Rows of spatial question data:
━━━━━━━━
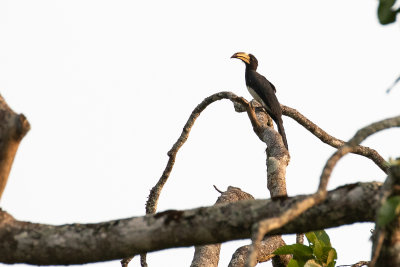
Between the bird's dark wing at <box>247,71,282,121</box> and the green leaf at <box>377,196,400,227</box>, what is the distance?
8.08 metres

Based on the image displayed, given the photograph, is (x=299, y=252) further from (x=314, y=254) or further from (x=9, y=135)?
(x=9, y=135)

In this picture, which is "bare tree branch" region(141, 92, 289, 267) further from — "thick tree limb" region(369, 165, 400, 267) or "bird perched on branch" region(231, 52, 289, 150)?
"bird perched on branch" region(231, 52, 289, 150)

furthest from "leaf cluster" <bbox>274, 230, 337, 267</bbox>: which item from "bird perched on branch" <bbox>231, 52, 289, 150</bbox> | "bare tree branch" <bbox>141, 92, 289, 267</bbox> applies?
"bird perched on branch" <bbox>231, 52, 289, 150</bbox>

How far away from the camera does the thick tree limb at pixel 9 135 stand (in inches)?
112

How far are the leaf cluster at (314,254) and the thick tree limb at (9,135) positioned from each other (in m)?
1.81

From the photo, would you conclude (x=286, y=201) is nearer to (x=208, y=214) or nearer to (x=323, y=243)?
(x=208, y=214)

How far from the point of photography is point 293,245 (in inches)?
158

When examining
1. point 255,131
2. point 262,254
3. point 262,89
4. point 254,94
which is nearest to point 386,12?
point 262,254

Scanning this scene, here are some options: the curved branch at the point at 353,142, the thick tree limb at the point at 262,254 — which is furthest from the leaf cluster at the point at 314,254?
the curved branch at the point at 353,142

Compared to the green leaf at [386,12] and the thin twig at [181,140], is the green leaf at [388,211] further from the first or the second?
the thin twig at [181,140]

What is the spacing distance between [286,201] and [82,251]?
2.65 feet

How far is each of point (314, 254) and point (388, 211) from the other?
1850mm

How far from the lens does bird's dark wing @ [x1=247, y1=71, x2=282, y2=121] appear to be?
10.7 m

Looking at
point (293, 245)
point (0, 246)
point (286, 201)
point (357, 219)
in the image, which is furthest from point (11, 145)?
point (293, 245)
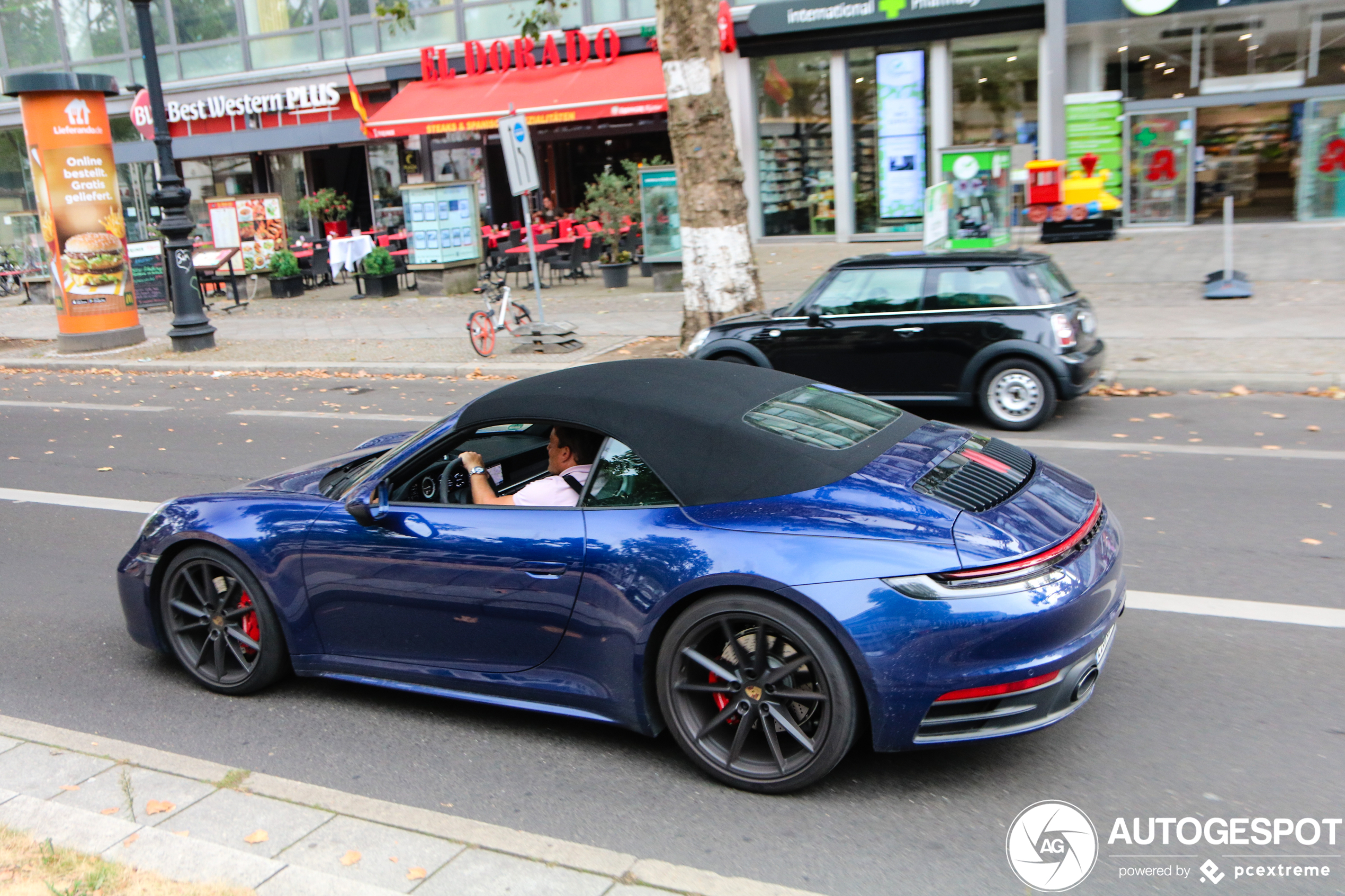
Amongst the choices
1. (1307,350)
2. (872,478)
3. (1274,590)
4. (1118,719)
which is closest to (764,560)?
(872,478)

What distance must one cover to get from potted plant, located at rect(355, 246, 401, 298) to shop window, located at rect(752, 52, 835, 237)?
8587mm

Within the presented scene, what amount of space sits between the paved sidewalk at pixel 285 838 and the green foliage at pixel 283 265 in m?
21.3

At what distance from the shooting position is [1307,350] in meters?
11.2

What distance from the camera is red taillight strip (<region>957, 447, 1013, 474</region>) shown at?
168 inches

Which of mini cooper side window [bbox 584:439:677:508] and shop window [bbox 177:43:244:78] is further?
shop window [bbox 177:43:244:78]

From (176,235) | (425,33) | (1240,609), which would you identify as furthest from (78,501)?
(425,33)

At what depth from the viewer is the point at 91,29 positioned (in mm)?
32531

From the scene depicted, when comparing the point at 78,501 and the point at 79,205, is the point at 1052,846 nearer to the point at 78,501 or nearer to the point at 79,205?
the point at 78,501

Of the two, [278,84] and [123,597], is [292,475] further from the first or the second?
[278,84]

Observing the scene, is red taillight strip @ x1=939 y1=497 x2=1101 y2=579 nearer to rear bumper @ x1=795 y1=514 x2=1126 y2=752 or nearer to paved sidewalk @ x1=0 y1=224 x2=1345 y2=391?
rear bumper @ x1=795 y1=514 x2=1126 y2=752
━━━━━━━━
_EXERCISE_: Print the complete listing exactly as it stands, without its pictures.

_OUTPUT_:
Between the bird's dark wing at <box>247,71,282,121</box> and the green leaf at <box>377,196,400,227</box>, what is the distance?
8.08 metres

Based on the image displayed, given the photograph, is (x=299, y=252) further from (x=314, y=254) or further from (x=9, y=135)?
(x=9, y=135)

In this picture, which is "bare tree branch" region(141, 92, 289, 267) further from — "thick tree limb" region(369, 165, 400, 267) or "bird perched on branch" region(231, 52, 289, 150)?
"bird perched on branch" region(231, 52, 289, 150)

furthest from "leaf cluster" <bbox>274, 230, 337, 267</bbox>: which item from "bird perched on branch" <bbox>231, 52, 289, 150</bbox> | "bare tree branch" <bbox>141, 92, 289, 267</bbox> applies?
"bird perched on branch" <bbox>231, 52, 289, 150</bbox>

How far away from the camera does the thick tree limb at pixel 9 135 stand (in inches)?
112

How far are the leaf cluster at (314,254) and the thick tree limb at (9,135) positioned from each other (in m)?
1.81

From the photo, would you conclude (x=286, y=201) is nearer to (x=208, y=214) or nearer to (x=323, y=243)?
(x=208, y=214)

How far from the point of photography is point 293,245 (in inches)?
158

When examining
1. point 255,131
2. point 262,254
3. point 262,89
4. point 254,94
which is nearest to point 386,12?
point 262,254

Scanning this scene, here are some options: the curved branch at the point at 353,142, the thick tree limb at the point at 262,254 — which is furthest from the leaf cluster at the point at 314,254?
the curved branch at the point at 353,142

Compared to the green leaf at [386,12] and the thin twig at [181,140], is the green leaf at [388,211] further from the first or the second?
the thin twig at [181,140]

What is the spacing distance between [286,201] and [82,251]?
2.65 feet

How far is each of point (314, 254) and point (388, 211) from the other?
1850mm

How far from the lens does bird's dark wing @ [x1=247, y1=71, x2=282, y2=121] appear to be?
10.7 m

Looking at
point (293, 245)
point (0, 246)
point (286, 201)
point (357, 219)
in the image, which is furthest from point (11, 145)?
point (293, 245)
Amongst the choices
1. (1307,350)
2. (872,478)
3. (1274,590)
4. (1118,719)
which is closest to (764,560)?
(872,478)

What distance must one cover to get from potted plant, located at rect(355, 246, 401, 298) to shop window, located at rect(752, 52, 835, 237)?
8587mm

Within the presented scene, what amount of space sits between the paved sidewalk at pixel 285 838 and the green foliage at pixel 283 265 in m?
21.3

At what distance from the shooting position is [1307,350] in meters?
11.2

What distance from the camera is red taillight strip (<region>957, 447, 1013, 474</region>) shown at?
168 inches

Which of mini cooper side window [bbox 584:439:677:508] and shop window [bbox 177:43:244:78] is further?
shop window [bbox 177:43:244:78]

From (176,235) | (425,33) | (1240,609), which would you identify as furthest from (78,501)?
(425,33)

At what depth from the viewer is the point at 91,29 positioned (in mm)?
32531

From the scene depicted, when comparing the point at 78,501 and the point at 79,205, is the point at 1052,846 nearer to the point at 78,501 or nearer to the point at 79,205?
the point at 78,501

Of the two, [278,84] and [123,597], is [292,475] further from the first or the second?
[278,84]

Observing the scene, is red taillight strip @ x1=939 y1=497 x2=1101 y2=579 nearer to rear bumper @ x1=795 y1=514 x2=1126 y2=752 or nearer to paved sidewalk @ x1=0 y1=224 x2=1345 y2=391?
rear bumper @ x1=795 y1=514 x2=1126 y2=752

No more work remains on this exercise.